>>>>
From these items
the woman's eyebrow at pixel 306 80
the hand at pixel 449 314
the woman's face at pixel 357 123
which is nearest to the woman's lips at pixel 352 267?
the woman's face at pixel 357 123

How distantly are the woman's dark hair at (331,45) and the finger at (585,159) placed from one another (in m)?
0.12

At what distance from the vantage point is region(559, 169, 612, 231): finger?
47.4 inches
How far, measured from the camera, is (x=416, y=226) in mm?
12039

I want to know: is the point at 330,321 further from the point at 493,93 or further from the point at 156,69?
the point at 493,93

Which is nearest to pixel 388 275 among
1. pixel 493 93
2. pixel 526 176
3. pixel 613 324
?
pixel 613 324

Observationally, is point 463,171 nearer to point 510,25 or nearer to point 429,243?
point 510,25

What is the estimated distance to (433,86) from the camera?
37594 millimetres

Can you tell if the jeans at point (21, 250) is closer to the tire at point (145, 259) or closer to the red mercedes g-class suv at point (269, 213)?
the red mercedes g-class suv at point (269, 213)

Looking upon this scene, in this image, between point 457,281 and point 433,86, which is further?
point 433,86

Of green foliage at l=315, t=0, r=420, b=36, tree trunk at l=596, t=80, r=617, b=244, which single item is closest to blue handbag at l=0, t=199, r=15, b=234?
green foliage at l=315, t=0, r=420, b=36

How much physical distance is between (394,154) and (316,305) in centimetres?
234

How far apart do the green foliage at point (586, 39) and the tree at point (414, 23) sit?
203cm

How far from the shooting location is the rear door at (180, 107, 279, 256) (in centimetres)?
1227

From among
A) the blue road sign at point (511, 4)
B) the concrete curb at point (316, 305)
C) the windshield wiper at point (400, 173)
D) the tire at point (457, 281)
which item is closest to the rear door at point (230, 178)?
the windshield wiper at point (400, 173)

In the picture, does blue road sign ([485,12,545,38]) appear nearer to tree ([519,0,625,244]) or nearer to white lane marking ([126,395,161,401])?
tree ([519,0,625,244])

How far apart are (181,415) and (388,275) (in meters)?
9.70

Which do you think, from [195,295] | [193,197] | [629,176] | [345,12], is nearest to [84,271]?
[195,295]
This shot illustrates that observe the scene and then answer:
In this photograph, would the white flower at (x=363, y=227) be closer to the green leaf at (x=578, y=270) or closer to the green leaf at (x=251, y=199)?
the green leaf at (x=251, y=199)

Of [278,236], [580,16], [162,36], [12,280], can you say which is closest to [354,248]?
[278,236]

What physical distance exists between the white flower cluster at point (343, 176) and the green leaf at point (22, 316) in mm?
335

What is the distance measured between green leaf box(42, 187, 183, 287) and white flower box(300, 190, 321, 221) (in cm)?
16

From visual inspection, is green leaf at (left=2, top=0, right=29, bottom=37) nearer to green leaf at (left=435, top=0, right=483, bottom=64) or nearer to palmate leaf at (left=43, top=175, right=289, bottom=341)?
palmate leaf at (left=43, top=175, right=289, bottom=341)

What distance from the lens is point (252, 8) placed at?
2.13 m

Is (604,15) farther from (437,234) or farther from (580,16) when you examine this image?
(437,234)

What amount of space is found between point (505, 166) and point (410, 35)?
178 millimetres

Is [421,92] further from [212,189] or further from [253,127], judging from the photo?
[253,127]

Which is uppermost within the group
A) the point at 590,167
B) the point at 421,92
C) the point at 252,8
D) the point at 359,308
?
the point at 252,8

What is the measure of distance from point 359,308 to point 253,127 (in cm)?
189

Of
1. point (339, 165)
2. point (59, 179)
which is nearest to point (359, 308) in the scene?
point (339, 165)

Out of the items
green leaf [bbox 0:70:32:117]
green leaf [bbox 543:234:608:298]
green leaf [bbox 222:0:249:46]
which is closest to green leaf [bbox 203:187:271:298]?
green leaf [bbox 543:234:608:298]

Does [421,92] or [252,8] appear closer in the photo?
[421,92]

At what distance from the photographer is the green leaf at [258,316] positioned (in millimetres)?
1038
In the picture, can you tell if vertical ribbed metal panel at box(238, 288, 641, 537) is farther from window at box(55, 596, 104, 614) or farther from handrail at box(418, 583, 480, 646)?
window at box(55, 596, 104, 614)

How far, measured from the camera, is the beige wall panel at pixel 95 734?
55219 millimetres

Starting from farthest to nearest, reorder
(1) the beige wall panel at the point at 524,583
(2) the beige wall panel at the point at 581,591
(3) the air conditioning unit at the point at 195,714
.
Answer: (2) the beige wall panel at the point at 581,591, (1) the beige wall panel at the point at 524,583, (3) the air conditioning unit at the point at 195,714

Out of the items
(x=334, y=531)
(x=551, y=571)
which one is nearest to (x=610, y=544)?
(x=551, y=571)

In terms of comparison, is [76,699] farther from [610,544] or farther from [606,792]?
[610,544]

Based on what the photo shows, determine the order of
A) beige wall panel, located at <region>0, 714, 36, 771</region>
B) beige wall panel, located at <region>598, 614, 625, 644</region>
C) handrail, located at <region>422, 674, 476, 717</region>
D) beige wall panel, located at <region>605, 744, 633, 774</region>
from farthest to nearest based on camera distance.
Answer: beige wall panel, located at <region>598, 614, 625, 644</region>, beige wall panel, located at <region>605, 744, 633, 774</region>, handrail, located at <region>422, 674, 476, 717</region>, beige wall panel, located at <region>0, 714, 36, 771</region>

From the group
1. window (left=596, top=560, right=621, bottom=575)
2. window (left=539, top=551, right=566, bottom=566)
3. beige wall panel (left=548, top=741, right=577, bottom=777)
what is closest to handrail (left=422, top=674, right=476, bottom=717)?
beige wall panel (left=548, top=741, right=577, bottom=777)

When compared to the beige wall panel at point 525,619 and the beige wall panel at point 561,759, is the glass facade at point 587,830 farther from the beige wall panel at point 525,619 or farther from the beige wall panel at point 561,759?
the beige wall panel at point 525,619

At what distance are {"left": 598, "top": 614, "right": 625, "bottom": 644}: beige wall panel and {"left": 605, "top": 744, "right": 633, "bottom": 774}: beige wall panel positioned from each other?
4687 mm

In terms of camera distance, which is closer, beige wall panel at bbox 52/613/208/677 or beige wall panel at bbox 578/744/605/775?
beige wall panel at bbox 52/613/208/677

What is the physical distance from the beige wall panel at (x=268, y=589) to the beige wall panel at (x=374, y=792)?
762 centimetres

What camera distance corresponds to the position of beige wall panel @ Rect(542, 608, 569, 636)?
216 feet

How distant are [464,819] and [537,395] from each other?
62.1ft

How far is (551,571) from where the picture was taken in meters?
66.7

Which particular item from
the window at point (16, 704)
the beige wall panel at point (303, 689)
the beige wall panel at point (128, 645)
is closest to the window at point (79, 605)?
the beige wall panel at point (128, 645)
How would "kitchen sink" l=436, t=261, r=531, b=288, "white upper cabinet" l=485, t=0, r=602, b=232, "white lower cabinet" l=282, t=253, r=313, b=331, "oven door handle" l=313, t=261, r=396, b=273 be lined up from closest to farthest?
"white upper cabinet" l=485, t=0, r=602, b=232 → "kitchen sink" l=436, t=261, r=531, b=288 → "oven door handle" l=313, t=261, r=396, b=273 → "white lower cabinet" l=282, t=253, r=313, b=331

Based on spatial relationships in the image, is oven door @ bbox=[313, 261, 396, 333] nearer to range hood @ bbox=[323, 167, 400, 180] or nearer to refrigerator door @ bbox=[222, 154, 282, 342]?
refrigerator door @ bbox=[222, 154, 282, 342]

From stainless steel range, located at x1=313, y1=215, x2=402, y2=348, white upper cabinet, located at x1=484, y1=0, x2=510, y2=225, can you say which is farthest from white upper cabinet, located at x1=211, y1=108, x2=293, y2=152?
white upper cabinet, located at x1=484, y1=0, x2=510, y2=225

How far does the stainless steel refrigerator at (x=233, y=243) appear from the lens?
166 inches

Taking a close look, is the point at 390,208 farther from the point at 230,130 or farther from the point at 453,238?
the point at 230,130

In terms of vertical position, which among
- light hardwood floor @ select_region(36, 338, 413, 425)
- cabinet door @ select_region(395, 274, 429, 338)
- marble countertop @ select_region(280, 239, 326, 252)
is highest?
<<<<
## EXERCISE PROMPT
Which of the lines above contain the word "apart"? Return each of them in full, matching case exactly.

## THE RESULT
How far apart do the green foliage at point (586, 39) and the tree at point (414, 23) sit?
How far apart are (181,415) and (388,275) (in meters)?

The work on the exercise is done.